From the above code, it can be seen that in each loop, as long as in_num is incremented by the count value of ret, and log_num is incremented by 1, it can theoretically ensure that the condition log_num < in_num holds at all times. However, the code does not consider some special cases where in_num does not increase. Once in_num does not increase while log_num increases, it will trigger an out-of-bounds access to the host log array.

In other words, if the virtual machine maliciously creates a vring desc with desc.len = 0, then the situation of in_num not increasing while log_num increases occurs, thus constructing part of the conditions that trigger this bug. Coupled with the hot migration of the virtual machine (which will call the relevant code under certain conditions during the hot migration), it will ultimately manipulate the virtual machine to crash the host kernel or execute malicious code in the physical machine kernel, gaining control of the host.
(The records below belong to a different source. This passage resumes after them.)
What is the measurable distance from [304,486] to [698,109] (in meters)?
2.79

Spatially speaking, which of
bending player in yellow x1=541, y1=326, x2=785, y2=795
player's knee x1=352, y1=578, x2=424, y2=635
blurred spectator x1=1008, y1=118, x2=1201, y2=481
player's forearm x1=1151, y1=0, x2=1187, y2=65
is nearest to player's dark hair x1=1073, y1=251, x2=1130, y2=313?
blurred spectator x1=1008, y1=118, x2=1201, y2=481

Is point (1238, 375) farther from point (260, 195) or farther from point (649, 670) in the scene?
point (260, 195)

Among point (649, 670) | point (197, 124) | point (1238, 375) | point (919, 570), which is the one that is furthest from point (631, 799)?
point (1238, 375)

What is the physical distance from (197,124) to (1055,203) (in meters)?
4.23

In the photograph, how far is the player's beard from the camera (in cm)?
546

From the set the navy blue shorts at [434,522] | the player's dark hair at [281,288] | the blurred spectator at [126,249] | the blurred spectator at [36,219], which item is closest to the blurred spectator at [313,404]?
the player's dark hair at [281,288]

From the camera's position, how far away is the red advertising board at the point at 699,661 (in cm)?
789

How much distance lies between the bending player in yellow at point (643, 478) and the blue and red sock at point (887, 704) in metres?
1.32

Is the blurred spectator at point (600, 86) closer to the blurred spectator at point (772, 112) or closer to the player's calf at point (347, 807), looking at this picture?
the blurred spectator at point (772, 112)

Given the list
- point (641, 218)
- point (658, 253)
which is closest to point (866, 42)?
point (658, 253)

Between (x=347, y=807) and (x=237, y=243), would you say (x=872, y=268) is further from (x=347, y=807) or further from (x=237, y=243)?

It should also be noted that a similar issue exists in another function of the vhost kernel module, vhost_get_vq_desc.

4. Remediation Plan

Based on the above analysis, the solution to this problem is to not record the log when desc.len is 0 (i.e., when the ret parameter value is 0). In this case, the value of log_num will not increase, ensuring that the condition log_num < in_num holds at all times.

The detailed patch changes are as follows:

1.    diff --git a/drivers/vhost/vhost.c b/drivers/vhost/vhost.cindex 34ea219..acabf20 100644--- a/drivers/vhost/vhost.c+++ b/drivers/vhost/vhost.c
2.    @@ -2180,7 +2180,7 @@ static int get_indirect(struct vhost_virtqueue *vq,
3.            /* If this is an input descriptor, increment that count. */
4.            if (access == VHOST_ACCESS_WO) {
5.                *in_num += ret;
6.    -           if (unlikely(log)) {
7.    +           if (unlikely(log && ret)) {
8.                    log[*log_num].addr = vhost64_to_cpu(vq, desc.addr);
9.                    log[*log_num].len = vhost32_to_cpu(vq, desc.len);
10.                    ++*log_num;
11.    @@ -2321,7 +2321,7 @@ int vhost_get_vq_desc(struct vhost_virtqueue *vq,
12.                /* If this is an input descriptor,
13.               * increment that count. */
14.                *in_num += ret;
15.    -           if (unlikely(log)) {
16.    +           if (unlikely(log && ret)) {
17.                    log[*log_num].addr = vhost64_to_cpu(vq, desc.addr);
18.                    log[*log_num].len = vhost32_to_cpu(vq, desc.len);
19.                    ++*log_num;

4.1 Upgrade Content

The operating system team promptly followed up on this vulnerability information and released a security update announcement. The detailed security update content is as follows:

System Version	Vulnerability Fix Version	Announcement Details
BC-Linux7.2	kernel-3.10.0-327.82.1.el7	BLSA-2019:0050 – [Important] Kernel Security Update Announcement
BC-Linux7.3	kernel-3.10.0-514.69.1.el7	BLSA-2019:0051 – [Important] Kernel Security Update Announcement
BC-Linux7.4	kernel-3.10.0-693.59.1.el7	BLSA-2019:0048 – [Important] Kernel Security Update Announcement
BC-Linux7.5	kernel-3.10.0-862.41.2.el7	BLSA-2019:0047 – [Important] Kernel Security Update Announcement
BC-Linux7.6	kernel-3.10.0-957.35.2.el7	BLSA-2019:0046 – [Important] Kernel Security Update Announcement

For users of the BC-Linux system, please refer to the steps in the above announcement information to automatically upgrade the system kernel using the yum command and restart the system to apply the patch functionality;

4.2 Kernel Hot Patch

Upgrading the kernel requires a reboot, which generally is not adopted in online production environments, as system reboot means business interruption.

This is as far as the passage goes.